## [RECORDS FOR THIS TASK]
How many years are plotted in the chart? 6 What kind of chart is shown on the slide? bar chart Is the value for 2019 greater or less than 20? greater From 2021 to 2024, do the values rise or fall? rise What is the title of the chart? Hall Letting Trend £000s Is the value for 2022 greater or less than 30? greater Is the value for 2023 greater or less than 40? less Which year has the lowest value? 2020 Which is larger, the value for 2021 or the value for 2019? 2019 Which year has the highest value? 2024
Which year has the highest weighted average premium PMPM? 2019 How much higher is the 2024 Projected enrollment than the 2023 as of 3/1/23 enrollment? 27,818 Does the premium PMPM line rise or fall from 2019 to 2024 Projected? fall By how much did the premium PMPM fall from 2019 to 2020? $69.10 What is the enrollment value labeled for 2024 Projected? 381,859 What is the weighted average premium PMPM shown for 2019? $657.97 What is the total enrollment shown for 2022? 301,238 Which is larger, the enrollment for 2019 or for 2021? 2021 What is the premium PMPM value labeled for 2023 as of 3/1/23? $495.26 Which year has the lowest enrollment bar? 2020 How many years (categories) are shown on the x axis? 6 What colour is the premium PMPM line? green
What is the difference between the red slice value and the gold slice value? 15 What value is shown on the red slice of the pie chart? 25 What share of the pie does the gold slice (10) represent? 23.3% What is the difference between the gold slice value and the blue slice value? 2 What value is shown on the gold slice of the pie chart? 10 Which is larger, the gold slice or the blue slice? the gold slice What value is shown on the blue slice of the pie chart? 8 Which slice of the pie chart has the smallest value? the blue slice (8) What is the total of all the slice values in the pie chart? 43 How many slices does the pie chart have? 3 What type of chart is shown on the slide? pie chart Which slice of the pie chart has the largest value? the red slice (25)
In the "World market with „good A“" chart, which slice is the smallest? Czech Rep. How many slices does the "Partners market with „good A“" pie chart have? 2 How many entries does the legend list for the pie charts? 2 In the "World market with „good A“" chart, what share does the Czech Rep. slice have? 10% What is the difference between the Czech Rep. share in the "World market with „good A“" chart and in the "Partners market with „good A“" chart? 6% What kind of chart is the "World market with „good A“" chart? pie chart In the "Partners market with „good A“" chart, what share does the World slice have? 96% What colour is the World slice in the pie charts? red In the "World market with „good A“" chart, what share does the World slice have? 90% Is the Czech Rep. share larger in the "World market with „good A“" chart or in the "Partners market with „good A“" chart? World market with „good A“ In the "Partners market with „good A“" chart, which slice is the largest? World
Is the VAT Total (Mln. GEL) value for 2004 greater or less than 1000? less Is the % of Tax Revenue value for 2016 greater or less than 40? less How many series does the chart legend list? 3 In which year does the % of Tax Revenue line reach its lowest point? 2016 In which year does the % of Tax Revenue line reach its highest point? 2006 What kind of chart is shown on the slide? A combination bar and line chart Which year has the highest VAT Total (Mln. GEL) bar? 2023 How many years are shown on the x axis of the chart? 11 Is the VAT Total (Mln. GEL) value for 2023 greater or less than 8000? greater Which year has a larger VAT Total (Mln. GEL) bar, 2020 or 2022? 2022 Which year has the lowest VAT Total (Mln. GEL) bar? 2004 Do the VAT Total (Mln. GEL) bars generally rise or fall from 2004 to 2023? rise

## [PROMPT]
Copy each of the five entries above word for word, keeping every entry on its own line.

## [EXERCISE OUTPUT]
How many years are plotted in the chart? 6 What kind of chart is shown on the slide? bar chart Is the value for 2019 greater or less than 20? greater From 2021 to 2024, do the values rise or fall? rise What is the title of the chart? Hall Letting Trend £000s Is the value for 2022 greater or less than 30? greater Is the value for 2023 greater or less than 40? less Which year has the lowest value? 2020 Which is larger, the value for 2021 or the value for 2019? 2019 Which year has the highest value? 2024
Which year has the highest weighted average premium PMPM? 2019 How much higher is the 2024 Projected enrollment than the 2023 as of 3/1/23 enrollment? 27,818 Does the premium PMPM line rise or fall from 2019 to 2024 Projected? fall By how much did the premium PMPM fall from 2019 to 2020? $69.10 What is the enrollment value labeled for 2024 Projected? 381,859 What is the weighted average premium PMPM shown for 2019? $657.97 What is the total enrollment shown for 2022? 301,238 Which is larger, the enrollment for 2019 or for 2021? 2021 What is the premium PMPM value labeled for 2023 as of 3/1/23? $495.26 Which year has the lowest enrollment bar? 2020 How many years (categories) are shown on the x axis? 6 What colour is the premium PMPM line? green
What is the difference between the red slice value and the gold slice value? 15 What value is shown on the red slice of the pie chart? 25 What share of the pie does the gold slice (10) represent? 23.3% What is the difference between the gold slice value and the blue slice value? 2 What value is shown on the gold slice of the pie chart? 10 Which is larger, the gold slice or the blue slice? the gold slice What value is shown on the blue slice of the pie chart? 8 Which slice of the pie chart has the smallest value? the blue slice (8) What is the total of all the slice values in the pie chart? 43 How many slices does the pie chart have? 3 What type of chart is shown on the slide? pie chart Which slice of the pie chart has the largest value? the red slice (25)
In the "World market with „good A“" chart, which slice is the smallest? Czech Rep. How many slices does the "Partners market with „good A“" pie chart have? 2 How many entries does the legend list for the pie charts? 2 In the "World market with „good A“" chart, what share does the Czech Rep. slice have? 10% What is the difference between the Czech Rep. share in the "World market with „good A“" chart and in the "Partners market with „good A“" chart? 6% What kind of chart is the "World market with „good A“" chart? pie chart In the "Partners market with „good A“" chart, what share does the World slice have? 96% What colour is the World slice in the pie charts? red In the "World market with „good A“" chart, what share does the World slice have? 90% Is the Czech Rep. share larger in the "World market with „good A“" chart or in the "Partners market with „good A“" chart? World market with „good A“ In the "Partners market with „good A“" chart, which slice is the largest? World
Is the VAT Total (Mln. GEL) value for 2004 greater or less than 1000? less Is the % of Tax Revenue value for 2016 greater or less than 40? less How many series does the chart legend list? 3 In which year does the % of Tax Revenue line reach its lowest point? 2016 In which year does the % of Tax Revenue line reach its highest point? 2006 What kind of chart is shown on the slide? A combination bar and line chart Which year has the highest VAT Total (Mln. GEL) bar? 2023 How many years are shown on the x axis of the chart? 11 Is the VAT Total (Mln. GEL) value for 2023 greater or less than 8000? greater Which year has a larger VAT Total (Mln. GEL) bar, 2020 or 2022? 2022 Which year has the lowest VAT Total (Mln. GEL) bar? 2004 Do the VAT Total (Mln. GEL) bars generally rise or fall from 2004 to 2023? rise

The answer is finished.